Trump ribs press secretary Leavitt over relentless negative media coverage

 April 3, 2026

President Trump joked about White House Press Secretary Karoline Leavitt "doing a poor job" during remarks in the Oval Office on Tuesday, prompting a fresh round of breathless coverage from outlets desperate to manufacture internal drama where none exists.

While signing an executive order, Trump turned to the topic of his press secretary with characteristic humor. A White House official confirmed the remarks were made in jest, the Daily Mail reported. The exchange went exactly how anyone familiar with the President's style would expect. "Maybe Karoline's doing a poor job, I don't know."

He followed it up by asking the room whether they should keep her, then answered his own question. "Shall we keep her? I think we'll keep her."

That's the whole story. A boss ribbing a valued employee in front of colleagues. It happens in every workplace in America. But when Trump does it, the press treats it like a termination letter.

A pattern of praise, not punishment

The coverage conveniently buries the fuller picture of how Trump has spoken about Leavitt. Back in August, the President offered a far more representative assessment:

"She's a star, and she's great."

"I don't think anybody has ever had a better press secretary than Karoline."

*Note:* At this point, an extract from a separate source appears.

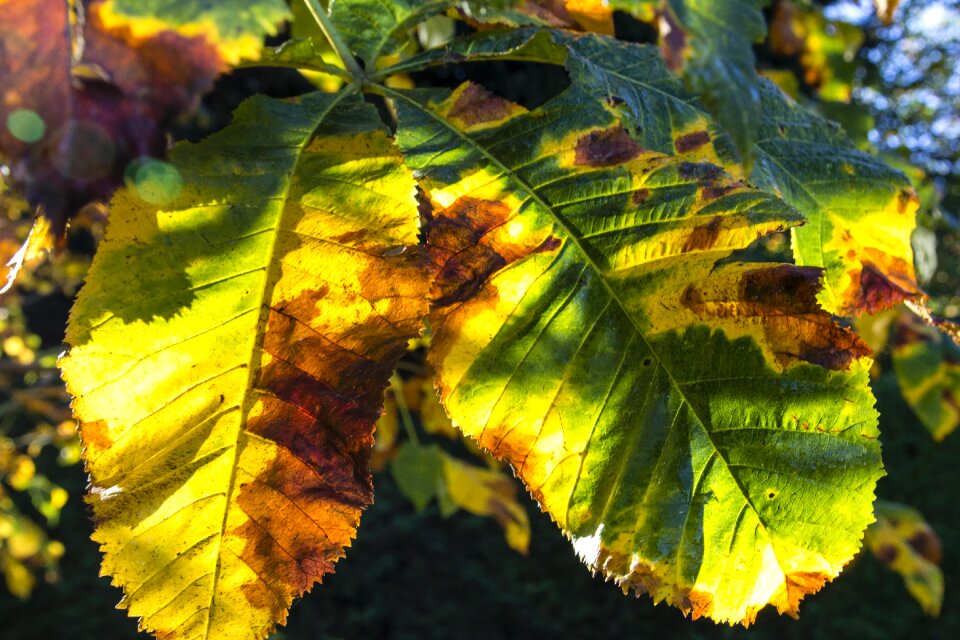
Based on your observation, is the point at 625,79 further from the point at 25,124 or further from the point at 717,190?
the point at 25,124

He has also praised how her lips "move like a machine gun," a colorful compliment about her rapid-fire delivery at the podium. In October, he quizzed reporters about her performance during a press gaggle on Air Force One. The man clearly enjoys putting people on the spot. That's not hostility. It's how he operates.

Leavitt, 28, made history as the youngest White House Press Secretary ever when she took the role in January 2025. She is expected to go on maternity leave next month ahead of the birth of her second child, a baby girl due in May. She and her husband, Nicholas Riccio, welcomed their son, Niko, in July 2024.

The real story the headline is hiding

Trump himself pointed to the actual dynamic worth examining: he claims to receive between 93 and 97 percent negative media coverage. Whether you accept the precise figure or not, the directional reality is obvious to anyone paying attention. The press corps covering this White House is not in the business of fair coverage. It's in the business of narrative construction.

And this story is a perfect example. The original headline frames Trump's quip as though "bad publicity spirals" around Leavitt, when the joke itself is about the impossibility of managing the President's image in a media environment that has decided its conclusion before the facts arrive. Leavitt is tasked with managing that image. Trump was joking about the Sisyphean nature of the job, not threatening to end it.

This is what the media does. It takes a throwaway moment, strips it of tone and context, wraps it in ominous language, and presents it as evidence of chaos. Then, when the predicted chaos never materializes, there is no correction. Just the next manufactured crisis.

Reading the room

Conservative audiences don't need a decoder ring for this. They've watched Trump's public style for over a decade. He teases people he likes. He gives nicknames to allies and adversaries alike. He performs for the room. It's not complicated.

What is complicated, apparently, is the media's ability to distinguish between a joke and a personnel decision. Leavitt isn't going anywhere. Trump said so himself. "Never happen."

Two words. Case closed. The press just forgot to put them in the headline.